# Our rear deck



## koshimaro (Jun 28, 2002)

so i just got my subs amp etc installed and it sounds great! cept for the entire rear deck rattling? is there anything i can do besides dynamatt to help this situation?
will changing my speakers help? i have aftermarket ones in right now but i want infinty reference's which is what i have up front...will this help? or will i still have crazy rattling?


----------



## HATEnFATE (Dec 24, 2002)

What I did to mine is I used bolts and body washers where those stupid plasitic clips are. That locked my rear deck lid down much better and it stopped buzzin....


----------



## koshimaro (Jun 28, 2002)

didnt the bolts stick up...like right now those grey cliips are flush with the rear deck..if i put bolts wont the head stick up and look ugly?


----------



## toolapcfan (Jul 10, 2002)

I'd take the panel out and put a few beads of silicone sealant everywhere that it bolts down and makes contact with the metal panel. Let the silicone dry and then put the panel back on. BTW, I've got two pairs of MB Quart DSE 216 components on the way as well as a Coustic 481 QE amp to power them. Should be pretty nice, got a great deal on the stuff at eBay and www.ikesound.com


----------



## sno (Oct 4, 2002)

toolapcfan said:


> I'd take the panel out and put a few beads of silicone sealant everywhere that it bolts down and makes contact with the metal panel. Let the silicone dry and then put the panel back on.

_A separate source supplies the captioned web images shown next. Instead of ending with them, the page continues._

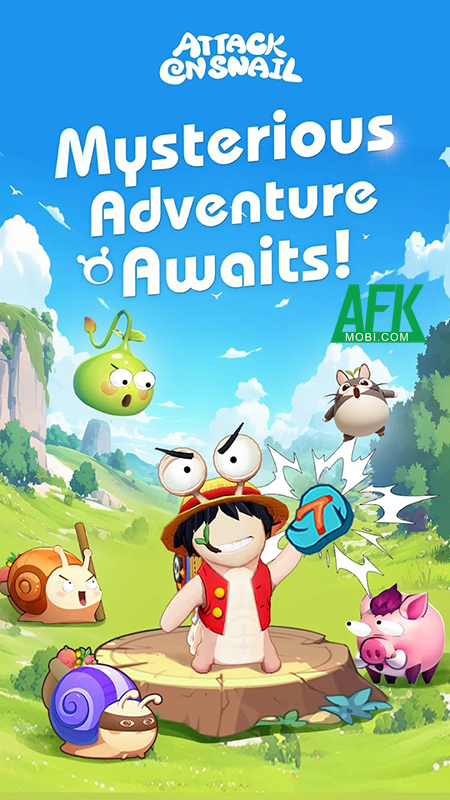 Cứu lấy thế giới kỳ ảo của Ốc sên cùng anh hùng Ốc sên với game Attack On Snail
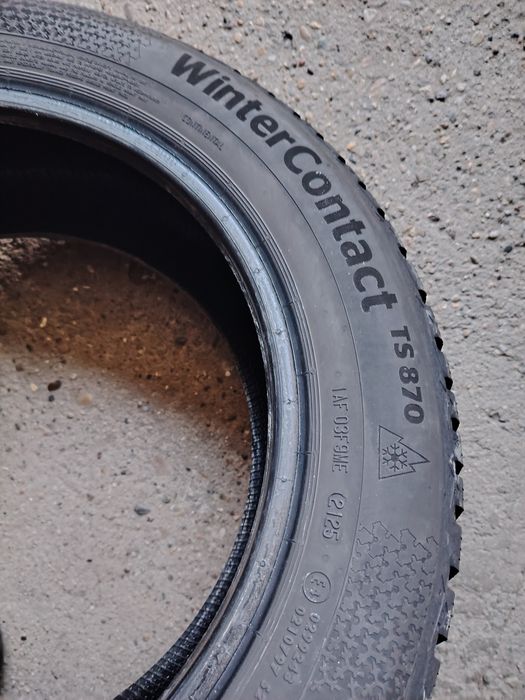 205/55 R16 Continental Winter Contact ts 870 DOT 24-25
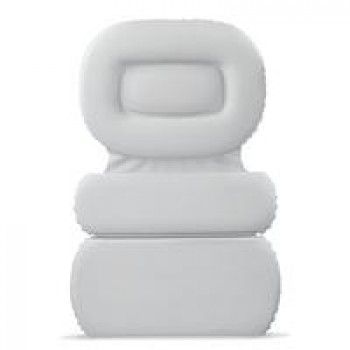 Breathable 3D Mesh Spa Bath Pillow with Suction Cups Neck and Back Support Spa Pillow for Home Hot Tub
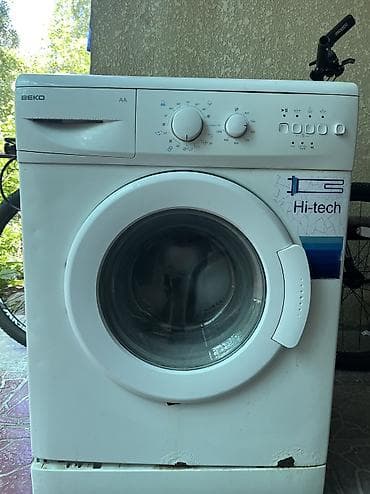 Бытовая техника: Продаю стиральную машину Beko на 6кг — 1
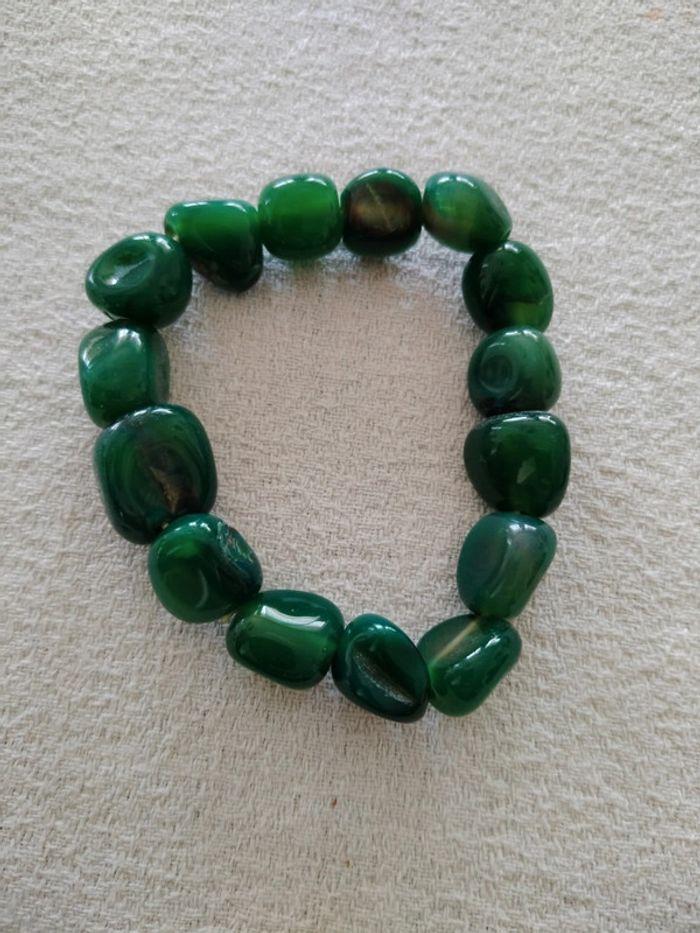 Bracelet en Aventurine - photo numéro 4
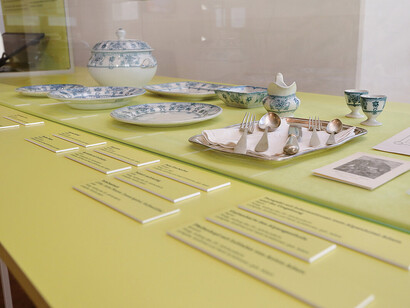 Mensch, welt und ding. Eine region, ausstellungsansicht. Mit freundlicher genehmigung von Schloss Trautenfels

that's a waaaaay better idea then what i did. :thumbup: i just stuffed a towel in where the back window meets the panel, needless to say it doesn't rattle but there's a damn towel in my window.


----------



## koshimaro (Jun 28, 2002)

but if i put the silicone beads i wouldnt be able to remove me rear deck again right? im planning to change the speakers within the next few months....so i might have to go with the towel? hahah btw sno did u mean towel on top near the 3rd brake light or like underneath in the trunk?


----------



## drummer5 (May 29, 2003)

koshimaro said:


> but if i put the silicone beads i wouldnt be able to remove me rear deck again right? im planning to change the speakers within the next few months....so i might have to go with the towel? hahah btw sno did u mean towel on top near the 3rd brake light or like underneath in the trunk?


If you let the silicon dry fully before you put the deck back on you will still be able to remove it.


----------



## sno (Oct 4, 2002)

on top where a 3rd brake light would be, i have a spoiler with the 3rd light on it so it's not in the car. 

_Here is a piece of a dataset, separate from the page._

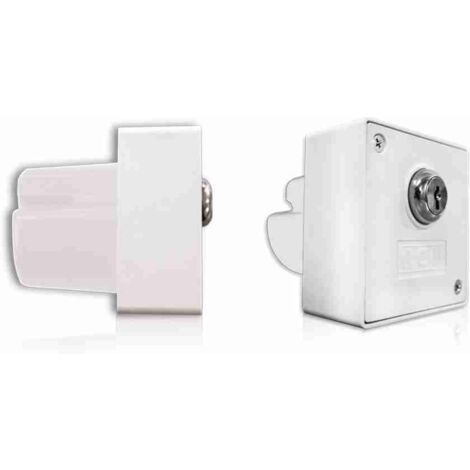 1540105 Interruptor selector de llave de plástico para montaje en pared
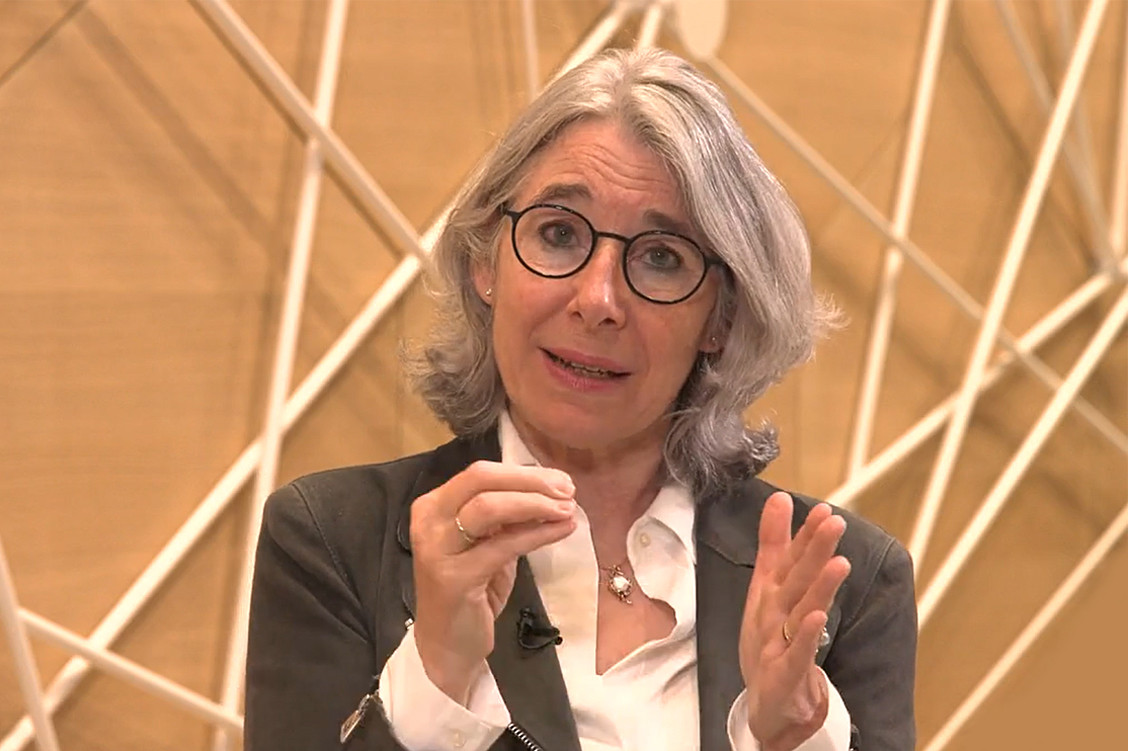 »Es sollen Anlässe geschaffen werden, dass über und mit uns gesprochen wird, dass wir und unsere Situation verstanden werden«, so ABDA-Präsidentin Gabriele Regina Overwiening zur Eskalationsstrategie der ABDA (Screenshot vom Livetalk). / Foto: PZ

what toolapcfan was saying is that you put silicon on the underside of the panel and wait for it to dry. so it's sorta like little bump stops to help eliminate noise.


----------



## jayrok (May 25, 2002)

Thats a great idea. I have (or should say had) a similiar problem. That completely fixed it for me. Thanks!!


----------



## HATEnFATE (Dec 24, 2002)

what you can use instead of bolts is panhead screws and if your worried about the look then you could get those license place screw covers and cover them up that way----wouldn't look bad at all--and you could paint them whatever color you wanted if you didn't like the black---plus then you don't have to worry about your panel shifting if you get heavy speakers in there....


----------



## Lytheum (Aug 22, 2003)

I used dynamat and rags to stop the rattle. Works pretty good. Taking out the back speakers helped stop rattle to.


----------



## Sentra5646 (Jan 2, 2004)

I used weather stripping and lined the rear part with it. I had the rear deck rattleing against the window. This pushed the rear deck firmly against the window leaving no room for rattling.


----------



## Mack (Mar 18, 2003)

No offense, but you replied to a thread from November 28, 2003...but good deck idea nonetheless.


----------



## Sentra5646 (Jan 2, 2004)

:fluffy: whoops, didnt realize that, oh well, keeps it going for people searching and just another idea. :fluffy:


----------



## drummer5 (May 29, 2003)

I replaced my rear speakers and I havn't had any problems with the deck rattling. I had to make some buffers out of rolled up duct tape for the rear brake light braket but other than that it was fine.


----------



## Mack (Mar 18, 2003)

Consider yourself lucky. My rear deck was a nightmare after I put in my new speakers...all this even with the bass turned to a very conservative level. My factory Clarions did not elicit the same buzzes and rattles, but they were quite crappy considering the age of my car. It was a lot of hard work just to get a tight sounding interior, but very worth it.


----------